Innerlich machte ich es ihm nach. Ich konnte es nicht leiden, wenn Menschen lose Behauptungen ohne Fundament in die Welt setzten und damit nicht nur ihre, sondern auch meine Zeit vergeudeten.
»Prüfen Sie bitte bei den Behörden in Madagaskar, ob dort jemals ein Felix Riegen eingereist ist!«, sagte ich streng. Mit ernster Miene zog Vanderhagen Richtung Schreibtisch ab. Einen Augenblick danach entfernte sich auch Bender, um seinen Block mit Notizen zu füllen.
Ich nutzte die kurze Pause, um mir ein Glas Wasser einzuschenken. Während ich trank, lehnte ich im Türrahmen. Meine Aufmerksamkeit fiel auf Ella Weeber, die ich durch die Scheibe im Großraumbüro sehen konnte. Zu meiner Verwunderung kauerte sie am Boden und hielt ein Blatt Papier in der Hand, das offenbar zusammen mit anderen heruntergefallen war. Ihre Augen wirkten groß und ließen vermuten, dass sie etwas Schreckliches sahen. Ich wollte zu ihr, fragen, was los war. Doch noch bevor ich die Tür erreicht hatte, lief sie hinaus in Richtung Treppenhaus.

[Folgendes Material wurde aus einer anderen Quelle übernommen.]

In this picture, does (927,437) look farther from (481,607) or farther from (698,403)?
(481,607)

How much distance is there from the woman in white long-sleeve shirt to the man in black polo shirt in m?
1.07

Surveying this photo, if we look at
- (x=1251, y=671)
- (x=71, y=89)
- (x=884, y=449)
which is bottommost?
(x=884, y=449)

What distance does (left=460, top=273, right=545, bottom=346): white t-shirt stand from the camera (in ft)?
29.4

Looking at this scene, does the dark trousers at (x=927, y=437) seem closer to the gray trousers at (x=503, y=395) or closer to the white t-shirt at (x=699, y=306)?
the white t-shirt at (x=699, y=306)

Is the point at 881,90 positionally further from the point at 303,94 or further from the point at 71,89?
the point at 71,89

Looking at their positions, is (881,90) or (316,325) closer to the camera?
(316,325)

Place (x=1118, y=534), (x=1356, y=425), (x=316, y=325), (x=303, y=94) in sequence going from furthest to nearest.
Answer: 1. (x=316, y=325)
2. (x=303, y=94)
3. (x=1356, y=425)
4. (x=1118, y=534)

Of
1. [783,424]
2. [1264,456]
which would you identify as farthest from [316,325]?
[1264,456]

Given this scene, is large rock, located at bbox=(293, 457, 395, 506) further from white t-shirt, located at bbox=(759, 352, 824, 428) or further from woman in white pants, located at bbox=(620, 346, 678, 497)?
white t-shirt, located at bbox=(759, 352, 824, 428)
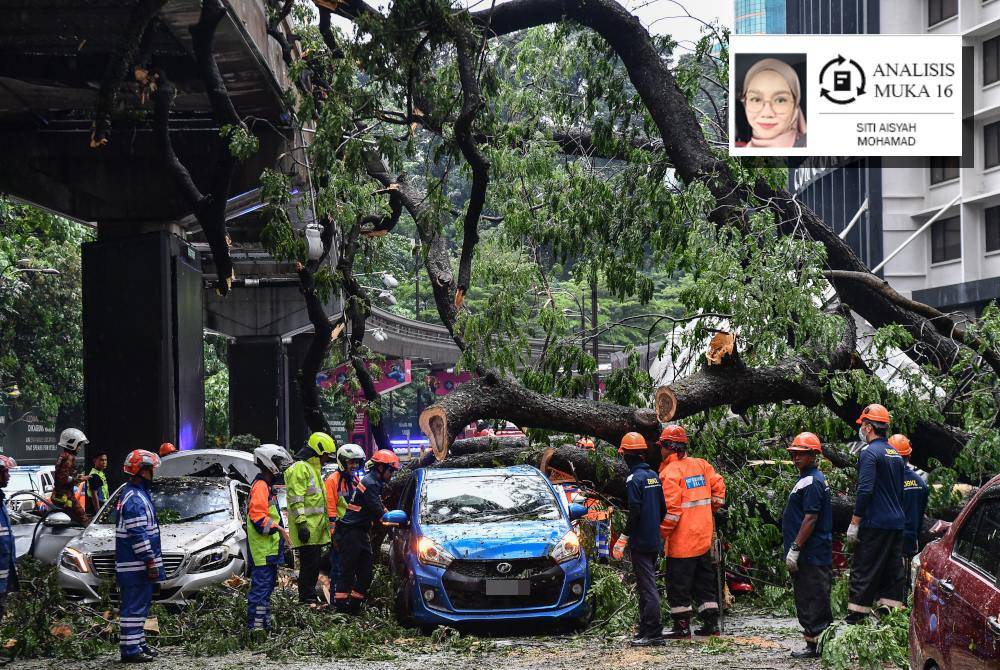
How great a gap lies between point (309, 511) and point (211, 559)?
1.33 m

Ich eilte ihr hinterher, doch ich kam zu spät. Ich konnte nur noch beobachten, wie ihre Beine einknickten und ihr Körper seitlich gegen die Wand prallte. Sie knallte mit den Knien auf den Boden. Ihr Mund war weit aufgerissen, brachte aber keinen Laut hervor. Ihre Arme lagen schwach in ihrem Schoß.